Belanghebbende heeft de zaak doen toelichten door J.P.G.M. van der Graaf, advocaat te Dordrecht.
3. Beoordeling van het middel
3.1.
Het middel klaagt erover dat het Hof de redelijke termijn heeft overschreden voor het doen van uitspraak in de verwijzingsprocedure.
3.2.
Het middel slaagt. Indien de Hoge Raad de bestreden uitspraak vernietigt en het geding verwijst naar een gerechtshof of een rechtbank, heeft als uitgangspunt te gelden dat de verwijzingsrechter uitspraak doet binnen een jaar na het arrest van de Hoge Raad (zie Hoge Raad 19 februari 2016, nr. 14/03907, ECLI:NL:HR:2016:252, BNB 2016/140).
3.3.
De in dit verband in aanmerking te nemen periode is aangevangen op 28 maart 2014 toen de Hoge Raad arrest wees in het eerste geding in cassatie en is geëindigd toen het Hof op 11 februari 2016 uitspraak deed. Die periode beloopt 1 jaar en ruim 10 maanden. Blijkens de stukken van het geding is geen sprake van bijzondere omstandigheden.
3.4.
Gelet op hetgeen hiervoor in 3.3 is overwogen, is de redelijke termijn door het Hof overschreden met ruim 10 maanden. De bestreden uitspraak kan derhalve niet in stand blijven. De Hoge Raad kan de zaak afdoen.
3.5.
Met de geconstateerde termijnoverschrijding correspondeert een vergoeding van immateriële schade van € 1000. Deze schadevergoeding dient door de Minister van Veiligheid en Justitie te worden betaald.
4. Proceskosten
De Minister van Veiligheid en Justitie zal worden veroordeeld in de kosten van het geding in cassatie.
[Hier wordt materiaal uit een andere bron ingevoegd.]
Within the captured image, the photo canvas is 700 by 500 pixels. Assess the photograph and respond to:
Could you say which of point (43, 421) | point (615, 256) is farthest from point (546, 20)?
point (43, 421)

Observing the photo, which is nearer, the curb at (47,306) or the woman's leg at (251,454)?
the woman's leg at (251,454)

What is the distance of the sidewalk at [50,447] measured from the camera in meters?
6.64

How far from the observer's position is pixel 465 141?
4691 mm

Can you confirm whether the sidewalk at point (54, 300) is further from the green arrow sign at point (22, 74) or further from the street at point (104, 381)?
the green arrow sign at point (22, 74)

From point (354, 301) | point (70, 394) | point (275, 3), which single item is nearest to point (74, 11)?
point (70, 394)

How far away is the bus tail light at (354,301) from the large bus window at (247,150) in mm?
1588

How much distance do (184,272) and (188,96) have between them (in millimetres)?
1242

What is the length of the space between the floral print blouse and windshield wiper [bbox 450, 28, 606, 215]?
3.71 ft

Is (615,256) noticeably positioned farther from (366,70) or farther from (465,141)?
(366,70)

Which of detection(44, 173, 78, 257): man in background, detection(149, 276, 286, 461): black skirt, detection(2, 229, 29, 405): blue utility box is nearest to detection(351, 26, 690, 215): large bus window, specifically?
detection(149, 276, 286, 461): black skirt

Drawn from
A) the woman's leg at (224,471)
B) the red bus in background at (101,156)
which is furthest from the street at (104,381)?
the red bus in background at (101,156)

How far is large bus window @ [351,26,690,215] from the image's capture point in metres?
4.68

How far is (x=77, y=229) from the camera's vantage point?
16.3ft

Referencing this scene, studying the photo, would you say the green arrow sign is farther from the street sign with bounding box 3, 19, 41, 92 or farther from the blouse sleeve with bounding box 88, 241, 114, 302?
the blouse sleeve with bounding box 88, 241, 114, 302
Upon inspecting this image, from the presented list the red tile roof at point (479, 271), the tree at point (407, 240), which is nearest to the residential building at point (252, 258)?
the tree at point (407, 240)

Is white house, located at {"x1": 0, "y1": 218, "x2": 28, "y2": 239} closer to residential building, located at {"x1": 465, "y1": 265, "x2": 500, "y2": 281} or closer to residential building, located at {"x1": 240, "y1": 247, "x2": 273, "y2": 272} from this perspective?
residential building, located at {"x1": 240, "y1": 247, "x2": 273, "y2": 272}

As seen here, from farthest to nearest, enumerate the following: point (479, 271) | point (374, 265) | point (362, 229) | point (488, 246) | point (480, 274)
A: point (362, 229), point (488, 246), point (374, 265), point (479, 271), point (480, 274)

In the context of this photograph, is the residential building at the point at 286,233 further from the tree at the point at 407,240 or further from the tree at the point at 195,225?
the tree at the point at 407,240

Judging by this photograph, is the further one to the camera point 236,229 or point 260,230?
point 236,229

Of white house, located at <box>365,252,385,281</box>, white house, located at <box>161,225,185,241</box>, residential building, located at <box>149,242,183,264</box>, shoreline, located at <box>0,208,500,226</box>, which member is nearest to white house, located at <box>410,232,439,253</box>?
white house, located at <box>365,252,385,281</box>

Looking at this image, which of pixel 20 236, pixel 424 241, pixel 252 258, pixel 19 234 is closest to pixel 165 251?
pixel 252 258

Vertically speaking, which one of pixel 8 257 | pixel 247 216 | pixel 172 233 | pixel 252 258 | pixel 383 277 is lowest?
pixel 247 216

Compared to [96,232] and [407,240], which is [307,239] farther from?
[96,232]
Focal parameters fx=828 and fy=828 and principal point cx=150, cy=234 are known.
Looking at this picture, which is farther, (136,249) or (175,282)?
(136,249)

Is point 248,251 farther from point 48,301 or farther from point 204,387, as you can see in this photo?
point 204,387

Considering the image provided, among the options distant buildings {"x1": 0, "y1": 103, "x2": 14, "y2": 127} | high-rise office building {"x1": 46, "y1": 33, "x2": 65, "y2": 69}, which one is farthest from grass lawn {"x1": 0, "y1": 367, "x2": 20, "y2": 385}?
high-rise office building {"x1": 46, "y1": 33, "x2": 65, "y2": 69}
Hierbij wordt in aanmerking genomen dat de zaak met nummer 16/01721 met de onderhavige zaak samenhangt in de zin van het Besluit proceskosten bestuursrecht.
5. Beslissing
De Hoge Raad:
verklaart het beroep in cassatie gegrond,
vernietigt de uitspraak van het Hof, doch uitsluitend voor zover deze betreft de afwijzing van het verzoek van belanghebbende tot vergoeding van immateriële schade,
wijst het verzoek om vergoeding van immateriële schade wegens overschrijding van de redelijke termijn toe,
veroordeelt de Minister van Veiligheid en Justitie tot vergoeding van de immateriële schade, vastgesteld op € 1000,
gelast dat de Minister van Veiligheid en Justitie aan belanghebbende vergoedt het door deze ter zake van de behandeling van het beroep in cassatie betaalde griffierecht ten bedrage van € 124, en
veroordeelt de Minister van Veiligheid en Justitie in de kosten van het geding in cassatie aan de zijde van belanghebbende, vastgesteld op de helft van € 1984, derhalve € 992 voor beroepsmatig verleende rechtsbijstand.
Dit arrest is gewezen door de vice-president R.J. Koopman als voorzitter, en de raadsheren M.A. Fierstra en Th. Groeneveld, in tegenwoordigheid van de waarnemend griffier F. Treuren, en in het openbaar uitgesproken op 7 oktober 2016.